Professor John Burrows (University of Bremen) closed the symposium with the ECG 2004 Distinguished Guest Lecture “Viewing the Earth’s environment from space: the challenges, the progress and the future.” He viewed the use of remote sensing via satellite as a means of obtaining objective data about the impacts of anthropogenic activities on the biogeophysical system, and delineated several crucial questions that needed a continuous programme of expansion in Earth Observation Systems. The enormous economic and social costs of climate change to the world community highlight the need for observations of emissions to the atmosphere – these are crucial for understanding the rate at which climate change is occurring and for detecting any successes in its amelioration. Ozone depletion was continuing to occur. The coupling of climate change with ozone depletion via phenomena such as the occurrence of polar mesospheric clouds meant that expectations of a post-Montreal Protocol smooth, continued, diminishment of the ozone hole might be confounded. Studies of NOx sources in the stratosphere, the impact of meteorites and solar proton events on the Earth’s atmosphere, the quantification of atmospheric aerosols, and surface temperature measurements are all dependent on satellite observations - because it is only via satellites (both Low Earth Orbit and Geostationary Earth Orbit) that data with adequate temporal and spatial resolution can be obtained.
Satellite measurements of the atmosphere began in the 1960s when the USSR attempted to measure ozone by UV spectrophotometry from space. Subsequently the NASA Nimbus series and other satellite systems improved and extended these early experiments. In 2002 the European Space Agency launched SCIAMACHY (Scanning Imaging Absorption Spectrometer for Atmospheric Chartography).
This satellite (together with the GOME (Global Ozone Monitoring Experiment) series) has extensively increased the understanding of global pollution processes. Tropospheric nitrogen dioxide has been tracked from sources such as industrial centres in Japan and China, burning in Africa, South America and Indonesia, and the success of vehicular emission reduction technology in the US and Europe is clearly demonstrated by observations of continent-wide reductions in nitrogen dioxide concentrations. Cloud formation and growth has been examined via aerosol studies, chlorophyll-a is being tracked across the oceans, and reactive species such as OClO and BrO (which are crucial in ozone depletion) are being quantified.

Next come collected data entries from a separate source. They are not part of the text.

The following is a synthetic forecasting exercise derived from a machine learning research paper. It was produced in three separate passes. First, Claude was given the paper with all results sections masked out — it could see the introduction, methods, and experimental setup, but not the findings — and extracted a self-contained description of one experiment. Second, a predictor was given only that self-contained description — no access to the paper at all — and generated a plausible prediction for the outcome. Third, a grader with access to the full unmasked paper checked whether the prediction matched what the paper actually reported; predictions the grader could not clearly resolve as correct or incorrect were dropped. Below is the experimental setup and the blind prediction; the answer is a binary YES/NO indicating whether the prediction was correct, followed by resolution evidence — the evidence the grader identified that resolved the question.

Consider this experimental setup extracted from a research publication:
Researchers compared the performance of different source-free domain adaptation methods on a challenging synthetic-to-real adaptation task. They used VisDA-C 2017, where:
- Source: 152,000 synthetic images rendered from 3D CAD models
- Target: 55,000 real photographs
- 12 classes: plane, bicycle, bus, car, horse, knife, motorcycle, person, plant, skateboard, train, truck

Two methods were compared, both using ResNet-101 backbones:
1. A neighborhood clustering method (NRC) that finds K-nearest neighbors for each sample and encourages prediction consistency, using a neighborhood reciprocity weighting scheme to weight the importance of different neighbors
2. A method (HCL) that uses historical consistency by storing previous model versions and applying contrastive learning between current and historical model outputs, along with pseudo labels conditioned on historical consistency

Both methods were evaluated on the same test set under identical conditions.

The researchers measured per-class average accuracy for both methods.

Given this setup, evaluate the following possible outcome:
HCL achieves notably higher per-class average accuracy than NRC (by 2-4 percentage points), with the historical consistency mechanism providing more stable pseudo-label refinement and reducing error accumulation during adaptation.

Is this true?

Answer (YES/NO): NO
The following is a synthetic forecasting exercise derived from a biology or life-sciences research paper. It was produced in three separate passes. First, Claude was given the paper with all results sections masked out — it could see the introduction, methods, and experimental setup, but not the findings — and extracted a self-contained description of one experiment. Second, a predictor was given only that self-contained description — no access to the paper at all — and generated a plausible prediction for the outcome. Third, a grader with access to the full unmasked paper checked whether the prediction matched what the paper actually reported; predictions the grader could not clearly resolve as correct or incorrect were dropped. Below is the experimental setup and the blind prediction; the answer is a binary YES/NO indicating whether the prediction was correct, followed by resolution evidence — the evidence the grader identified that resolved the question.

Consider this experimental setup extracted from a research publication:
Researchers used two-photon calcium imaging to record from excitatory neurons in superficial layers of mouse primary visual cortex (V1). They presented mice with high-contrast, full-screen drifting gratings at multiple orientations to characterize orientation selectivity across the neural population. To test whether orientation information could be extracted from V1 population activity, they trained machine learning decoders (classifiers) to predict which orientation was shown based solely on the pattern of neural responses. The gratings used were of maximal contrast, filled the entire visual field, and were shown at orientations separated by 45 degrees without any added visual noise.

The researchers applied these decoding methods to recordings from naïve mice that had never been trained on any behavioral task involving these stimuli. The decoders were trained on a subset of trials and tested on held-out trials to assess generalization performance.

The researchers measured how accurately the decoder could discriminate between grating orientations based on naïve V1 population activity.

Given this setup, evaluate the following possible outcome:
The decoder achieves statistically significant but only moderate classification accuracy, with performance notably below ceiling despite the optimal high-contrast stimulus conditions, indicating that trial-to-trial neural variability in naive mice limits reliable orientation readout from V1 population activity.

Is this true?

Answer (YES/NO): NO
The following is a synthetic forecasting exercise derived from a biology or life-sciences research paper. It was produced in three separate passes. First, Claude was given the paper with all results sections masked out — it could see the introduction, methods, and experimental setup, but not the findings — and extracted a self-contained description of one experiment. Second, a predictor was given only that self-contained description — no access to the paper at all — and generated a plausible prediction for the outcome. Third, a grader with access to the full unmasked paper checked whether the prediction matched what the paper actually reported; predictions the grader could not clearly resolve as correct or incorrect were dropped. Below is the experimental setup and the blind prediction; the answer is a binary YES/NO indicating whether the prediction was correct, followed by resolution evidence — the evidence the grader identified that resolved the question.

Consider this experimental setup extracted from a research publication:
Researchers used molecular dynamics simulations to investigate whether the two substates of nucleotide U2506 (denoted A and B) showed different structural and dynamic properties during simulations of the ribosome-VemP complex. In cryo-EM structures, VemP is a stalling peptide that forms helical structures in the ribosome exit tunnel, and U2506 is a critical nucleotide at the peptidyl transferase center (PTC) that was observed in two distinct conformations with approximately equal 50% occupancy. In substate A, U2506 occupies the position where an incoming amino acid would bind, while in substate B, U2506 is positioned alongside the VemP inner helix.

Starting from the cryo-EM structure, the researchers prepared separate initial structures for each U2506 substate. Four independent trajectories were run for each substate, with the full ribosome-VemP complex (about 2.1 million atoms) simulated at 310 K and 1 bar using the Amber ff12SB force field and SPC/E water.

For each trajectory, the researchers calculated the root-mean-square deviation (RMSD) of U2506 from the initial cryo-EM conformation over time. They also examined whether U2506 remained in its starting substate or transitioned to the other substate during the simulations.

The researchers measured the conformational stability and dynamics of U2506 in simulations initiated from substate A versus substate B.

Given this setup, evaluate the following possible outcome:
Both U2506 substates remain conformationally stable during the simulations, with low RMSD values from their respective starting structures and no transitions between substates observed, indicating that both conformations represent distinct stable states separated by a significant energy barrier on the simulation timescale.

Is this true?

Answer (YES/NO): YES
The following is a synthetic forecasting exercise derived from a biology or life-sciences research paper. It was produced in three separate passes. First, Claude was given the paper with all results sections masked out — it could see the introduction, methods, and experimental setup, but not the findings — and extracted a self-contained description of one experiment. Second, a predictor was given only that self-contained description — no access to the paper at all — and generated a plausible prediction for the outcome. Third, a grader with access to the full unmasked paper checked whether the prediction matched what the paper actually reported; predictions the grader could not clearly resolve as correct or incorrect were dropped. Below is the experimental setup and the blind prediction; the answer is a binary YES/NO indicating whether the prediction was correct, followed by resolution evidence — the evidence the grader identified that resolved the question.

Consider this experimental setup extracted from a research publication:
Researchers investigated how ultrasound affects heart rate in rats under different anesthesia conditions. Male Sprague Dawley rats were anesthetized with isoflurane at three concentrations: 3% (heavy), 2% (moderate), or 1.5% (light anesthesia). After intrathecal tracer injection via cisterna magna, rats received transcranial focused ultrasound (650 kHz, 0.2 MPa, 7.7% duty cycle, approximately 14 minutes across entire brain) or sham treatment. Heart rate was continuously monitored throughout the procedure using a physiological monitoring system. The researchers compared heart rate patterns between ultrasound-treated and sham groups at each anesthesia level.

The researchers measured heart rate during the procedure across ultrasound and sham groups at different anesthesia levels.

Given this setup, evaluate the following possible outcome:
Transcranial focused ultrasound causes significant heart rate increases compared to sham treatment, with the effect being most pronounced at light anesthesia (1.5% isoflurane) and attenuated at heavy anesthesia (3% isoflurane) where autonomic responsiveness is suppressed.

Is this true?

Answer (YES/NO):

Professor Burrows completed his lecture with a clear exposition of the arguments for extending the range and accuracy of satellite data via the use of advanced technology detectors in geostationary satellites. More accurate data would provide continuous regional-scale information for policy development and regulatory purposes, reduce the need for ground stations (and avoid their limitations) and assist co-operative actions by the global community for the benefit of us all.
Dr LEO SALTER,
Cornwall College,
Pool, Redruth, Cornwall
This summary first appeared in ESEF News, Issue No. 2, Spring 2004. More detailed accounts of these three presentations will appear in the January 2005 issue of the ECG Bulletin.